Task goal: State how many lines in the records below contain the string "mucosal", and give nothing besides that number.

Data extract:

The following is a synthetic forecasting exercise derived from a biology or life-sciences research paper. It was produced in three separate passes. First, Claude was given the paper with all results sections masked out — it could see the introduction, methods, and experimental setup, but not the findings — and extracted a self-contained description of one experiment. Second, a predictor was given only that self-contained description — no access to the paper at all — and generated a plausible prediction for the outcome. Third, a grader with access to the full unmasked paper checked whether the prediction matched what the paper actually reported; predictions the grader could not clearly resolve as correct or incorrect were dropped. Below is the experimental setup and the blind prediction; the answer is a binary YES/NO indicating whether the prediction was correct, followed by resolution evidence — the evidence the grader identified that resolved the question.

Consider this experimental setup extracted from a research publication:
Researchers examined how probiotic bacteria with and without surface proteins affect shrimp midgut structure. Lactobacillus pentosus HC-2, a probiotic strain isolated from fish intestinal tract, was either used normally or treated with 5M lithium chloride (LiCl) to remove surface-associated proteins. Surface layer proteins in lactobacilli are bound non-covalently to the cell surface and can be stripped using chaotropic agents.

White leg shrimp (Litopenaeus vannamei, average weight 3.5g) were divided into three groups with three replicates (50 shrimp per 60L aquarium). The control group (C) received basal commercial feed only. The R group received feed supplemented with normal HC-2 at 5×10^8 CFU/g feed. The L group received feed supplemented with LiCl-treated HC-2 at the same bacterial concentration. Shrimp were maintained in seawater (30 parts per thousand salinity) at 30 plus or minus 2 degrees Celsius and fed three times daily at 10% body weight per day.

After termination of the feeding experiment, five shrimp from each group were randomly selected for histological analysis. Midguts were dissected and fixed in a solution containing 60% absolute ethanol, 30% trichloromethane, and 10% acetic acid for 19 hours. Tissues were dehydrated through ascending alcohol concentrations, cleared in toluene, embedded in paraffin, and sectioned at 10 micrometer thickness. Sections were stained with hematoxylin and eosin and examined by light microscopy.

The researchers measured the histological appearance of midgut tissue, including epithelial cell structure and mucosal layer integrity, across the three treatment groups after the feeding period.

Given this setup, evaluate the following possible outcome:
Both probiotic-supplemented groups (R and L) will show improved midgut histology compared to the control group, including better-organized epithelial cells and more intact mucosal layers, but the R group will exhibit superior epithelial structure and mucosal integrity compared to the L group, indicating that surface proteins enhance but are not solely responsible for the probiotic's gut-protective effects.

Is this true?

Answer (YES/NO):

Solution to this exercise: 2